--- start of Source records ---

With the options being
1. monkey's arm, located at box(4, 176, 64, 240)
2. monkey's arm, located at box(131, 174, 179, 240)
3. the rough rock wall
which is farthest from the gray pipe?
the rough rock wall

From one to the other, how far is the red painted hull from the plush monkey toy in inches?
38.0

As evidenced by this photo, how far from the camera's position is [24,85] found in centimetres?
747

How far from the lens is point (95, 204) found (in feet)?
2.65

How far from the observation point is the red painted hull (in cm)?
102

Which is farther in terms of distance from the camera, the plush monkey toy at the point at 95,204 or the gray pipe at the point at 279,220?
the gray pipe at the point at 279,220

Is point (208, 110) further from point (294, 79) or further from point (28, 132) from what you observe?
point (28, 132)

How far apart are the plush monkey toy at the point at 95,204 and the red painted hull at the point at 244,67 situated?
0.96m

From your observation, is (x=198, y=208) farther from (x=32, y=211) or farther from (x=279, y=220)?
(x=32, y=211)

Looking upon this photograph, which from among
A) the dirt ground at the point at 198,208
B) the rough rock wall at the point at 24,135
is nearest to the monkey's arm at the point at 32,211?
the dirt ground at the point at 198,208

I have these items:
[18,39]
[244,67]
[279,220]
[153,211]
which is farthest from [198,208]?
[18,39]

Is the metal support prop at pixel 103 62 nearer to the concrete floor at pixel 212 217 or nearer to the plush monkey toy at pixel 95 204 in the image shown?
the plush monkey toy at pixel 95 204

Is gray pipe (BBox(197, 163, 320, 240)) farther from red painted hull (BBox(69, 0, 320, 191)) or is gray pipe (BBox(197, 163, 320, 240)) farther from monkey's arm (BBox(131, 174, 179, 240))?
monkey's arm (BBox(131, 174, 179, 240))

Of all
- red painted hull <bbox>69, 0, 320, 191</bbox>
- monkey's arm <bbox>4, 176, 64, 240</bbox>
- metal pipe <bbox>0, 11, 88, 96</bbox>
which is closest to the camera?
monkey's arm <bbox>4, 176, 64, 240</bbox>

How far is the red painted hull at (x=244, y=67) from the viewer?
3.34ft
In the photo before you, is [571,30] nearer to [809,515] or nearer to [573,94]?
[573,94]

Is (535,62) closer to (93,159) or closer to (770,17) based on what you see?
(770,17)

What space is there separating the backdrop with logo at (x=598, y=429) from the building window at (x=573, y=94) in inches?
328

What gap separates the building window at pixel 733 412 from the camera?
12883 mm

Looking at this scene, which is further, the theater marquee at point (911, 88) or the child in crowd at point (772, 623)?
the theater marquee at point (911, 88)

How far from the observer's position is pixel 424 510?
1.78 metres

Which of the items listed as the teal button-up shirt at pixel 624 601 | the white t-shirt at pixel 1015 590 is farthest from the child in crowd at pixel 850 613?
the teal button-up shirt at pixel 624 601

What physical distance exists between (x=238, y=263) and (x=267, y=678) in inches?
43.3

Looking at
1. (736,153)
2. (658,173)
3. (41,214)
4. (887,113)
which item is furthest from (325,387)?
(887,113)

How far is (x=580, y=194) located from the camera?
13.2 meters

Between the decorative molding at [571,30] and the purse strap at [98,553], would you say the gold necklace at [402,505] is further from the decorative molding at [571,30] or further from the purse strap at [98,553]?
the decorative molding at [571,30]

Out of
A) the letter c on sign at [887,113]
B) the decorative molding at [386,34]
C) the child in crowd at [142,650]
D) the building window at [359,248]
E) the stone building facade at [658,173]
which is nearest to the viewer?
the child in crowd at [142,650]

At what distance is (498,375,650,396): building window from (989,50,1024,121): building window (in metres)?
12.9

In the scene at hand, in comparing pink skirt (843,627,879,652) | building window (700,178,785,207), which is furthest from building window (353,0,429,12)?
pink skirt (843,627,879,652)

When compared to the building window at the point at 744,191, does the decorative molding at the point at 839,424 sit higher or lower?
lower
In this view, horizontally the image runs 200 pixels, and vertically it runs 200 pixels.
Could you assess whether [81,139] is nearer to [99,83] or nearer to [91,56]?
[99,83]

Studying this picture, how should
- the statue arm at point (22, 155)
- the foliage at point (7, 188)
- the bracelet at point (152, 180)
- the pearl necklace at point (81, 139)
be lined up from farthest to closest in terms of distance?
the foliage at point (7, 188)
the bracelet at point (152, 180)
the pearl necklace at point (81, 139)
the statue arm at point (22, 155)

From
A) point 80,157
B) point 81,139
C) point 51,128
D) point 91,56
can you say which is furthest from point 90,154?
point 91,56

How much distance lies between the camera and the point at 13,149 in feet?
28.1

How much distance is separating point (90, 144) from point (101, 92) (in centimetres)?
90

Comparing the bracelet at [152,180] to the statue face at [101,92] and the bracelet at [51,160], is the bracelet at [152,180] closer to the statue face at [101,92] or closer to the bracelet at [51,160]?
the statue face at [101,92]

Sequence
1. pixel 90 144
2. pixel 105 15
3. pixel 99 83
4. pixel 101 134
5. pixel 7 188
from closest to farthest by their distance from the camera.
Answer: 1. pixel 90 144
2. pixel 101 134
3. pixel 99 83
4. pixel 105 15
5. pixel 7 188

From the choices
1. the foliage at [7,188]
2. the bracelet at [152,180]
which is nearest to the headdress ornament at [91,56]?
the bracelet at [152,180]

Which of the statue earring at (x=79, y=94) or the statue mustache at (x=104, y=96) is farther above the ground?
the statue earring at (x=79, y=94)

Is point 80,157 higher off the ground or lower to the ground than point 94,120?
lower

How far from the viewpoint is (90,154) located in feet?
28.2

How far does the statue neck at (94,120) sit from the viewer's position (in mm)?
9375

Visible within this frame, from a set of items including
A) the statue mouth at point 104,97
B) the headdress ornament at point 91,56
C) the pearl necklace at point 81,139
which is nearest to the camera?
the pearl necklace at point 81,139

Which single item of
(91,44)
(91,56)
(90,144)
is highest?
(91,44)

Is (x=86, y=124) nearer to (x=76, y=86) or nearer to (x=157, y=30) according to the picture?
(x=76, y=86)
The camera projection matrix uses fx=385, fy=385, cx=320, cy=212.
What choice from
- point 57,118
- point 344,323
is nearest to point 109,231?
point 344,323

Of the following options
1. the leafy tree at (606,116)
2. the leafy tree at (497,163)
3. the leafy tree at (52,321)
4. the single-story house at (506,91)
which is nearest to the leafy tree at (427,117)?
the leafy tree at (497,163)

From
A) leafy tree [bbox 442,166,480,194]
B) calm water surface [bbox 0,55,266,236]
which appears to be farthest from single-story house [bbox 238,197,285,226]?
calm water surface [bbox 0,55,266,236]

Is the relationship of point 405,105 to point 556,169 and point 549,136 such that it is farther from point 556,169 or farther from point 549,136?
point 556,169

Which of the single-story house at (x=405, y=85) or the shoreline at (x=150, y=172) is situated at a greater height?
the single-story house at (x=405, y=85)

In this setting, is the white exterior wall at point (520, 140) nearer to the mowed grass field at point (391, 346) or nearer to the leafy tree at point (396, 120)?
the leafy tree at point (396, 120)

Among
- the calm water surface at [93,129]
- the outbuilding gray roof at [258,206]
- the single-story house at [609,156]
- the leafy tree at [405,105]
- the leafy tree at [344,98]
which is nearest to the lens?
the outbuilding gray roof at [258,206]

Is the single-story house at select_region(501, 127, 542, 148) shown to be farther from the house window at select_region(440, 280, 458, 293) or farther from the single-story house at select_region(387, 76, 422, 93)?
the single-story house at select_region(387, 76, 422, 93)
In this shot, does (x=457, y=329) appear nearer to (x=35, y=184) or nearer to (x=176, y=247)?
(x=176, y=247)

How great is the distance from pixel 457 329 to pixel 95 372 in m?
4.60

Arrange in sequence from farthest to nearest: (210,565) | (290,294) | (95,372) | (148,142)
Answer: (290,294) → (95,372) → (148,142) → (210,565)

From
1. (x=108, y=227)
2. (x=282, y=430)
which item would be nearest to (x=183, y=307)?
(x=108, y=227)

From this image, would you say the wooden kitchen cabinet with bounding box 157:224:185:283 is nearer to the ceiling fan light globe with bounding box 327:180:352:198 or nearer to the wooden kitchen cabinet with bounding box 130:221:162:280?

--- end of Source records ---

__The problem__
Transcribe everything from the line containing "From your observation, is" down to the line containing "13.2 meters", including both of those lines.

__Output for this task__
From your observation, is (x=198, y=208) farther from (x=32, y=211) or farther from (x=279, y=220)?
(x=32, y=211)

Looking upon this photograph, which from among
A) the dirt ground at the point at 198,208
B) the rough rock wall at the point at 24,135
is nearest to the monkey's arm at the point at 32,211?
the dirt ground at the point at 198,208

I have these items:
[18,39]
[244,67]
[279,220]
[153,211]
which is farthest from [198,208]?
[18,39]

Is the metal support prop at pixel 103 62 nearer to the concrete floor at pixel 212 217 or nearer to the plush monkey toy at pixel 95 204 in the image shown?
the plush monkey toy at pixel 95 204

Is gray pipe (BBox(197, 163, 320, 240)) farther from red painted hull (BBox(69, 0, 320, 191)) or is gray pipe (BBox(197, 163, 320, 240)) farther from monkey's arm (BBox(131, 174, 179, 240))?
monkey's arm (BBox(131, 174, 179, 240))

Of all
- red painted hull <bbox>69, 0, 320, 191</bbox>
- monkey's arm <bbox>4, 176, 64, 240</bbox>
- metal pipe <bbox>0, 11, 88, 96</bbox>
which is closest to the camera?
monkey's arm <bbox>4, 176, 64, 240</bbox>

How far is the red painted hull at (x=244, y=67) from the viewer?
3.34ft
In the photo before you, is [571,30] nearer to [809,515] or nearer to [573,94]?
[573,94]

Is (535,62) closer to (93,159) or closer to (770,17) based on what you see?
(770,17)

What space is there separating the backdrop with logo at (x=598, y=429) from the building window at (x=573, y=94) in inches?
328

What gap separates the building window at pixel 733 412 from the camera?
12883 mm

Looking at this scene, which is further, the theater marquee at point (911, 88) or the child in crowd at point (772, 623)?
the theater marquee at point (911, 88)

How far from the observer's position is pixel 424 510?
1.78 metres

Which of the items listed as the teal button-up shirt at pixel 624 601 | the white t-shirt at pixel 1015 590 is farthest from the child in crowd at pixel 850 613?
the teal button-up shirt at pixel 624 601

What physical distance exists between (x=238, y=263) and (x=267, y=678) in inches?
43.3

Looking at
1. (736,153)
2. (658,173)
3. (41,214)
4. (887,113)
which item is furthest from (325,387)?
(887,113)

How far is (x=580, y=194) located from the camera?
13.2 meters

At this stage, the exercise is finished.